Я уехал от Бережиных, не прощаясь с Сергеем Матвеевичем, и Любовь Петровна так и не вышла ко мне. Садясь в лодку, я думал о том, что больше я не увижу Любови Петровны никогда, и от этой мысли у меня кружилась голова.

«С Бережиными все кончено, — думал я. — И как странно, что до сих пор я бывал у них.

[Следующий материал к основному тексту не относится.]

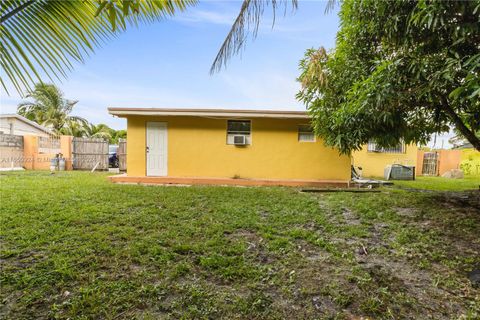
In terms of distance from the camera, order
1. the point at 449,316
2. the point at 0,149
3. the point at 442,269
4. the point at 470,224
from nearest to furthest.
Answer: the point at 449,316, the point at 442,269, the point at 470,224, the point at 0,149

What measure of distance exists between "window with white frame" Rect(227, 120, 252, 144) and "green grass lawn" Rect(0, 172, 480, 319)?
3637 millimetres

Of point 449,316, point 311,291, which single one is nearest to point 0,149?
point 311,291

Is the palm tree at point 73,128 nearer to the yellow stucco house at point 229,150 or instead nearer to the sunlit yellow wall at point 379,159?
the yellow stucco house at point 229,150

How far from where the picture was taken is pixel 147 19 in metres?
1.60

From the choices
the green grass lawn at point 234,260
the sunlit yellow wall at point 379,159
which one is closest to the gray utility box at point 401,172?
the sunlit yellow wall at point 379,159

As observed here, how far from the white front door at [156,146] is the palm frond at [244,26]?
653 centimetres

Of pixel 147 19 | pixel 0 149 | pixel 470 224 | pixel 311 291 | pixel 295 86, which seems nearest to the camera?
pixel 147 19

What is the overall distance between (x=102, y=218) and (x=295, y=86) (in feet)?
15.9

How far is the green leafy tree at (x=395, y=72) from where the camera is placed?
2.72 m

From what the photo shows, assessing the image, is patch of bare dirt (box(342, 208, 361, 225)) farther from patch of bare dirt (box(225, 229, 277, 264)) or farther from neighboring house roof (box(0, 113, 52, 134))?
neighboring house roof (box(0, 113, 52, 134))

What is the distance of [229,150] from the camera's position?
8.30 metres

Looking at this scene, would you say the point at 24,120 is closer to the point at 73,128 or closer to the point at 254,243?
the point at 73,128

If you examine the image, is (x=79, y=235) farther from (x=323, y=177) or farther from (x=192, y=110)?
(x=323, y=177)

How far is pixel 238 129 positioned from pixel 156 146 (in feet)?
9.13
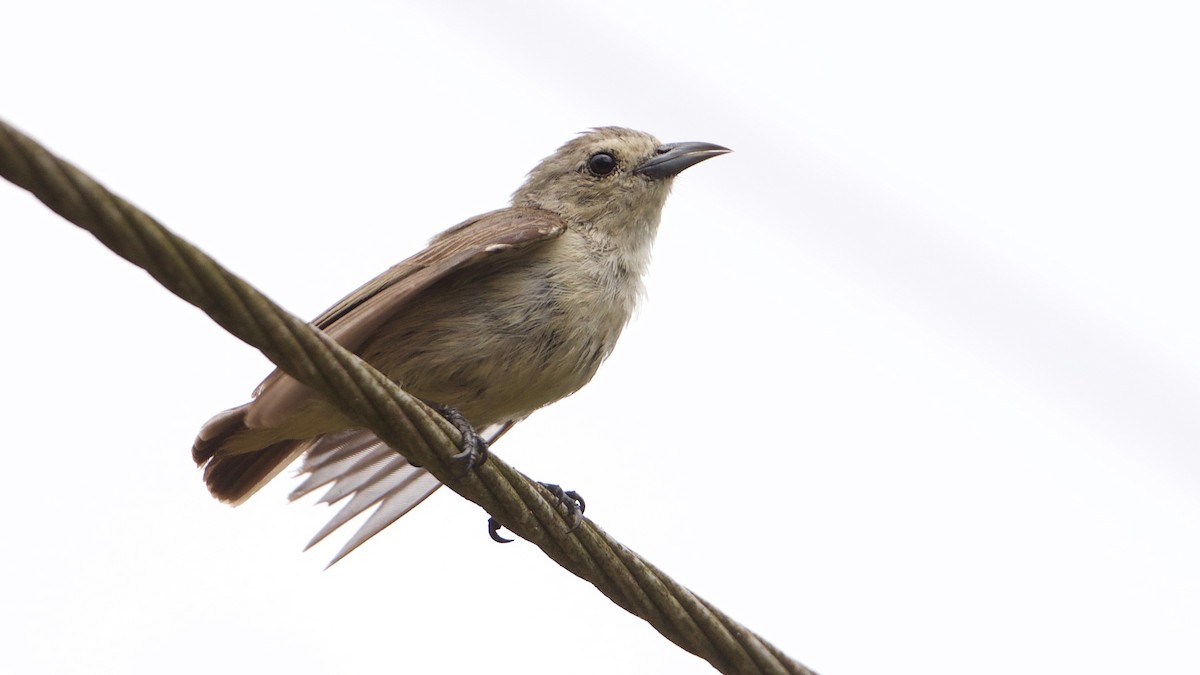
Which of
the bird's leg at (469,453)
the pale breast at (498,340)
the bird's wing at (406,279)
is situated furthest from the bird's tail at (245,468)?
the bird's leg at (469,453)

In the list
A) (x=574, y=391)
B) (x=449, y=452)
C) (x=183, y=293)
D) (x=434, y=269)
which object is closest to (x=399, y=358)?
(x=434, y=269)

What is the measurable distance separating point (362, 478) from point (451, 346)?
44.7 inches

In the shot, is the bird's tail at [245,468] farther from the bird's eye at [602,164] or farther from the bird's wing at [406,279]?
the bird's eye at [602,164]

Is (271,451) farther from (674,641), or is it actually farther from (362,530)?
(674,641)

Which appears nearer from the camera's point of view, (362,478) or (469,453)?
(469,453)

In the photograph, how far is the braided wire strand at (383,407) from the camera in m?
2.92

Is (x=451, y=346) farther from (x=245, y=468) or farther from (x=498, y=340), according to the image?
(x=245, y=468)

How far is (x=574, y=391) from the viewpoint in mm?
5742

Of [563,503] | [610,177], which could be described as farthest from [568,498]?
[610,177]

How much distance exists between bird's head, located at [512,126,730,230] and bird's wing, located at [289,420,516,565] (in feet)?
3.45

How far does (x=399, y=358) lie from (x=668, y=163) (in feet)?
6.42

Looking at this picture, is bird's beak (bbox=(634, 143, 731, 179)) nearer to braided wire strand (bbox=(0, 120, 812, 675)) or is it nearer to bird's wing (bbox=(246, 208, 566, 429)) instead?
bird's wing (bbox=(246, 208, 566, 429))

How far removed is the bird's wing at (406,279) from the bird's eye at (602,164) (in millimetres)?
784

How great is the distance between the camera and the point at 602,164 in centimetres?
684
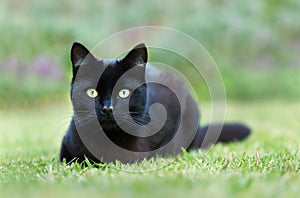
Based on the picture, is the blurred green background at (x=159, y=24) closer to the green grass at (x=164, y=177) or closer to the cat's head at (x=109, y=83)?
the green grass at (x=164, y=177)

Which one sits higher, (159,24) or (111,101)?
(159,24)

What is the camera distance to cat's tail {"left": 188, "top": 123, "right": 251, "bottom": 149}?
3157mm

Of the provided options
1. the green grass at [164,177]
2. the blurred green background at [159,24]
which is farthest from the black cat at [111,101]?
the blurred green background at [159,24]

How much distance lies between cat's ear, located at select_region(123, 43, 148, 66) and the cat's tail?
0.86m

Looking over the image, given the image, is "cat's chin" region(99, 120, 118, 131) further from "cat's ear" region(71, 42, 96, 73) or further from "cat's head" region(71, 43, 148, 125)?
"cat's ear" region(71, 42, 96, 73)

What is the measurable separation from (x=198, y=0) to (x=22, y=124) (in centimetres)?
532

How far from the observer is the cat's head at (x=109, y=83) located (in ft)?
7.60

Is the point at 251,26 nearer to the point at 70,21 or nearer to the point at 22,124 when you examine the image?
the point at 70,21

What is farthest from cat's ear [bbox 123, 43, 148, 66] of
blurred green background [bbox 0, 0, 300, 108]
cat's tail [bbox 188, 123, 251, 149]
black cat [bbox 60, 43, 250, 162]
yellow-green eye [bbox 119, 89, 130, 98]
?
blurred green background [bbox 0, 0, 300, 108]

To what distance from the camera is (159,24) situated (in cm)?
938

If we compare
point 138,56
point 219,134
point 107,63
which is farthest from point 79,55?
point 219,134

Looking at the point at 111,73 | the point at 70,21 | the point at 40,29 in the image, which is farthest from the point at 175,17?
the point at 111,73

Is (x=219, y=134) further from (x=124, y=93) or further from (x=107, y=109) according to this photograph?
(x=107, y=109)

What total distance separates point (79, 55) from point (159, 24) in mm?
7077
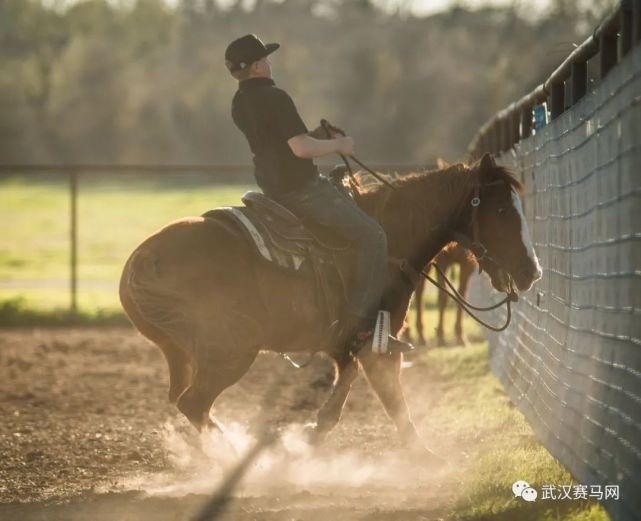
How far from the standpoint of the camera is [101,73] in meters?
80.1

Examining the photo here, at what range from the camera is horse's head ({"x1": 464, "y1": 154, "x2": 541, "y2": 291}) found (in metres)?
7.96

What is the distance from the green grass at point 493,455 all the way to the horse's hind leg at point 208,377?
1452 millimetres

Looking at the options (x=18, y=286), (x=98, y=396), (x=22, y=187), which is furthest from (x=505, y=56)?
(x=98, y=396)

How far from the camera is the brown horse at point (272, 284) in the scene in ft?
23.7

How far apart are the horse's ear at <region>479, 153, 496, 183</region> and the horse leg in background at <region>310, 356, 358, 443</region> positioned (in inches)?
58.8

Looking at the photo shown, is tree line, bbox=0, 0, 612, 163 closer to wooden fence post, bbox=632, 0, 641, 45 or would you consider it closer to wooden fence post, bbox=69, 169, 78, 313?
wooden fence post, bbox=69, 169, 78, 313

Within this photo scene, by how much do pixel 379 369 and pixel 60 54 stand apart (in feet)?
273

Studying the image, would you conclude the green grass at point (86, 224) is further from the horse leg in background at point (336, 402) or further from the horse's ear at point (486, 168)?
the horse's ear at point (486, 168)

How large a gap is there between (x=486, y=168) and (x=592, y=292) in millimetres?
1837

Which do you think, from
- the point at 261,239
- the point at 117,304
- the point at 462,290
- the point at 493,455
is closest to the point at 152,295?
the point at 261,239

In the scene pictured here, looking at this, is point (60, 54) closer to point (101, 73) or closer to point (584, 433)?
point (101, 73)

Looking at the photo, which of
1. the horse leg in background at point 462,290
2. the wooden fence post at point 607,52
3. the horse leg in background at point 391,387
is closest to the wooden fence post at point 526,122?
the horse leg in background at point 391,387

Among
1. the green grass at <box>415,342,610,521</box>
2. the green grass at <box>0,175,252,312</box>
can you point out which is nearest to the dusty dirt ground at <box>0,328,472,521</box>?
the green grass at <box>415,342,610,521</box>

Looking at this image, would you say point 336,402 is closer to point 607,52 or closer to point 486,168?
point 486,168
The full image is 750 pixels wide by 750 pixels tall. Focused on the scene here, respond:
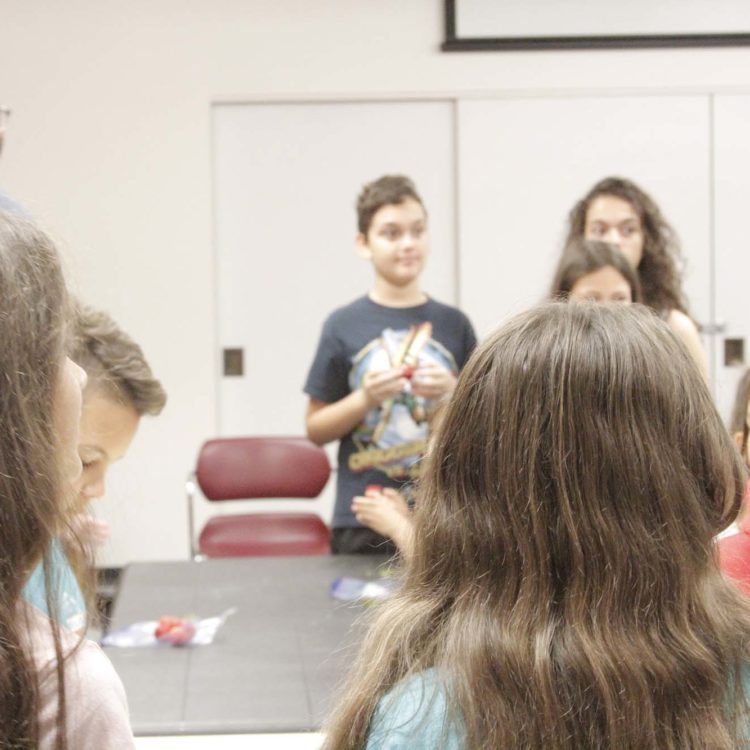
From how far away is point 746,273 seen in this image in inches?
197

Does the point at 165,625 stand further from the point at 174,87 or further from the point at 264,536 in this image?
the point at 174,87

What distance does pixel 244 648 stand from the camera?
6.93 feet

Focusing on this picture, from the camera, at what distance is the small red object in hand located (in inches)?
84.2

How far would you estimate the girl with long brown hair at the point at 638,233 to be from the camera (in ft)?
9.58

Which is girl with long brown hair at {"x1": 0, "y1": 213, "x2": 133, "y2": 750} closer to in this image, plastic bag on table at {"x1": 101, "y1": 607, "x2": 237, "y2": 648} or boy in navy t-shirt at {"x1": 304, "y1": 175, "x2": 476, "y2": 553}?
plastic bag on table at {"x1": 101, "y1": 607, "x2": 237, "y2": 648}

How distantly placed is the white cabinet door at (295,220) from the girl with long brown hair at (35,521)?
405cm

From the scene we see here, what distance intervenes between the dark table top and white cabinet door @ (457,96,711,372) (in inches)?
98.0

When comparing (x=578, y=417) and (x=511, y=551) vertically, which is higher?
A: (x=578, y=417)

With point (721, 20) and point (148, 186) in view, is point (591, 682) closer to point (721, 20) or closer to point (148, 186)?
point (148, 186)

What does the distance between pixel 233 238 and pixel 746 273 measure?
231 cm

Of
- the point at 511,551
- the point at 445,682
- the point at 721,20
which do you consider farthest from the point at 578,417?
the point at 721,20

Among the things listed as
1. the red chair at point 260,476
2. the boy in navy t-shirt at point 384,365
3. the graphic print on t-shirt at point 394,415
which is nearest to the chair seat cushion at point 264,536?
the red chair at point 260,476

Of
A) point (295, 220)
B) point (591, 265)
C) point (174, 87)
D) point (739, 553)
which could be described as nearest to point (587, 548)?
point (739, 553)

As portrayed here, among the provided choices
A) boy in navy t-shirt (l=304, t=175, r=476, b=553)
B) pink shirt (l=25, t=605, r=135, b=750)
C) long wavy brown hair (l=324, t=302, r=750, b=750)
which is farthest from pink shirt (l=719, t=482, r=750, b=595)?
boy in navy t-shirt (l=304, t=175, r=476, b=553)
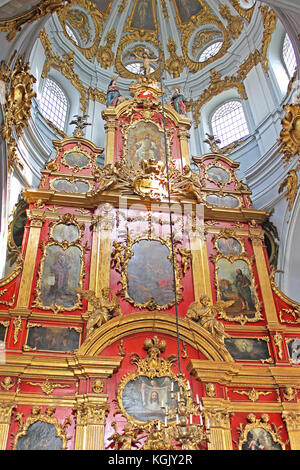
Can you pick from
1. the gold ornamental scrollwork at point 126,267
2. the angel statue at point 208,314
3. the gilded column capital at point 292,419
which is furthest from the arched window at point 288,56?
the gilded column capital at point 292,419

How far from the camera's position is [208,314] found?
1130 cm

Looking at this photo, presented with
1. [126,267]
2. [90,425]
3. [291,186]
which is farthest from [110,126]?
[90,425]

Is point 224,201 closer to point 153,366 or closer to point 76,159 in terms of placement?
point 76,159

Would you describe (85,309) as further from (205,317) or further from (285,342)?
(285,342)

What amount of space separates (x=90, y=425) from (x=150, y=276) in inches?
159

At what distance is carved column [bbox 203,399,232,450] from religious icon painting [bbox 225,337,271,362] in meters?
1.37

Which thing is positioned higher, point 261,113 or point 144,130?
point 261,113

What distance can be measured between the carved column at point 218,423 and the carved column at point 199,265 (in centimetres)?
274

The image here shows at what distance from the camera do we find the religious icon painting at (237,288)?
38.8 ft

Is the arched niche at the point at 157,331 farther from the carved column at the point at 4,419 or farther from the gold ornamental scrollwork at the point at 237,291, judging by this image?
the carved column at the point at 4,419

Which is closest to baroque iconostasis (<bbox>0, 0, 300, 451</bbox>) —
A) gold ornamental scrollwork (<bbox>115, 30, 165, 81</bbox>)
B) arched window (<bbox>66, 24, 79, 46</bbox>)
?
gold ornamental scrollwork (<bbox>115, 30, 165, 81</bbox>)
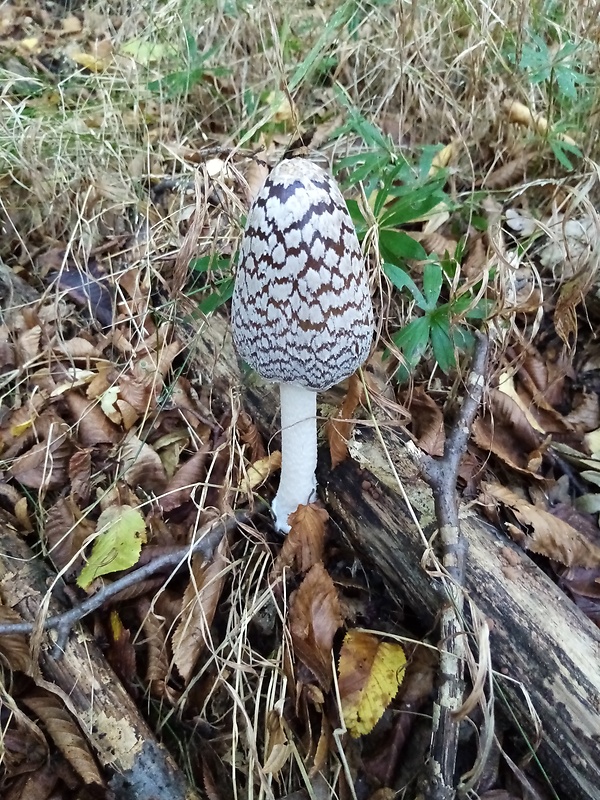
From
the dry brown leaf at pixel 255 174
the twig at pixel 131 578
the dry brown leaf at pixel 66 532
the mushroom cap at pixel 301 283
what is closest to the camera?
the mushroom cap at pixel 301 283

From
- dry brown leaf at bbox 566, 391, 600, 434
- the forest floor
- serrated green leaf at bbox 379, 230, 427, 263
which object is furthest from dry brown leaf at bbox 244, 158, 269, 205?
dry brown leaf at bbox 566, 391, 600, 434

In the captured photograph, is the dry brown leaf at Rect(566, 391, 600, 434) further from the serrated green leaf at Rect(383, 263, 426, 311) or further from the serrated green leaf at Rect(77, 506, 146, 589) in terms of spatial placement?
the serrated green leaf at Rect(77, 506, 146, 589)

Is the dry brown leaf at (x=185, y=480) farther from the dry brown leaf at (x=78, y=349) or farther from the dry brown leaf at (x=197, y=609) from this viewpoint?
the dry brown leaf at (x=78, y=349)

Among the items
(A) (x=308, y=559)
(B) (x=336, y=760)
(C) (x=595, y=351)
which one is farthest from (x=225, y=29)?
(B) (x=336, y=760)

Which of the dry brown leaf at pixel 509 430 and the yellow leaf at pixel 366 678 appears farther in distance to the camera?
the dry brown leaf at pixel 509 430

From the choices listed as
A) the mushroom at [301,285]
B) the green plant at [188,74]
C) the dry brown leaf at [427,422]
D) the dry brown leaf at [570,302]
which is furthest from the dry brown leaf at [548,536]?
the green plant at [188,74]

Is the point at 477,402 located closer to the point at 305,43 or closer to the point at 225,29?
the point at 305,43

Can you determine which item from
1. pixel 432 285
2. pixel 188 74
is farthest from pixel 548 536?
pixel 188 74
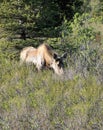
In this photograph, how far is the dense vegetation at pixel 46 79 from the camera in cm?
→ 591

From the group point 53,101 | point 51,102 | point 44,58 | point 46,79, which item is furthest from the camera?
point 44,58

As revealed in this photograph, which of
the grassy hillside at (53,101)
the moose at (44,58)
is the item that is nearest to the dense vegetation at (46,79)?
the grassy hillside at (53,101)

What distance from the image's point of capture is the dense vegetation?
233 inches

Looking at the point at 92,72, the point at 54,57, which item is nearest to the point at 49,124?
the point at 92,72

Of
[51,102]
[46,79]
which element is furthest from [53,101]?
[46,79]

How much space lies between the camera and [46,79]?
8.59 metres

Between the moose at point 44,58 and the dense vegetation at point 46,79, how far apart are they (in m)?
0.32

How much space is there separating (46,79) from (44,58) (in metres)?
3.44

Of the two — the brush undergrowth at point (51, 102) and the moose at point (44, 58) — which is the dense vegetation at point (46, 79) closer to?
the brush undergrowth at point (51, 102)

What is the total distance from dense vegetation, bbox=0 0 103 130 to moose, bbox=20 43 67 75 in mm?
319

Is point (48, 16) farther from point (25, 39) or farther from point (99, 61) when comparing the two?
point (99, 61)

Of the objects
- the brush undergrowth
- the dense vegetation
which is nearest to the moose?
the dense vegetation

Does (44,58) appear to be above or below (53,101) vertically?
above

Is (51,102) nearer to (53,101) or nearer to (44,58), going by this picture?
(53,101)
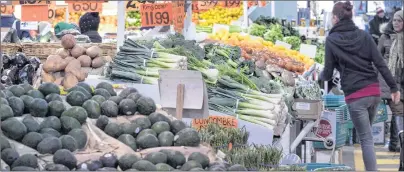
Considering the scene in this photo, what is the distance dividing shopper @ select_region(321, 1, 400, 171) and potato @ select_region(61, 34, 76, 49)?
8.89 ft

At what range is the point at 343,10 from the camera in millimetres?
8688

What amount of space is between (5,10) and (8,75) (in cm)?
851

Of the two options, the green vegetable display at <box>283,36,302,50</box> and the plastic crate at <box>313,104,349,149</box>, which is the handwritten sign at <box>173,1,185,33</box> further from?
the green vegetable display at <box>283,36,302,50</box>

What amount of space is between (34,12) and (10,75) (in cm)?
278

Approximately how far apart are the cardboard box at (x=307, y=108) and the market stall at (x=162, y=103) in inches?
0.4

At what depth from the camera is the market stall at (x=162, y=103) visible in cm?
525

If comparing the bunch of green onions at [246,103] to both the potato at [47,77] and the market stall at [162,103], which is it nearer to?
the market stall at [162,103]

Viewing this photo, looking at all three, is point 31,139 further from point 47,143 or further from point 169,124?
point 169,124

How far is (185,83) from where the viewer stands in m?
6.76

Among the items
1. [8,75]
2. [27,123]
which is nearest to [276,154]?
[27,123]

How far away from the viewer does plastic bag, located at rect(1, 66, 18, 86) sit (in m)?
9.34

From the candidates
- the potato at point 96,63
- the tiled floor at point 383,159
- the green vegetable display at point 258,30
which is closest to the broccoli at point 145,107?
the potato at point 96,63

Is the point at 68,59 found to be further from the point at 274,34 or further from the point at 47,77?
the point at 274,34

Что общего у меня с ними? Они холодные, самолюбивые гордецы. Они умничают, философствуют, но в сущности они боятся смерти, изнемогают от страха и не могут ни на что решиться. У них есть какая-то своя правда. И, быть может, они более достойные, умные и чистые люди, чем многие обыватели наши, и я первый хуже них, конечно, в тысячу раз, но нам трудно понять друг друга, потому что я художник, и каждый цветок для меня чудо, каждый взгляд девушки событие, а они спешат растоптать все цветы и осмеять все улыбки».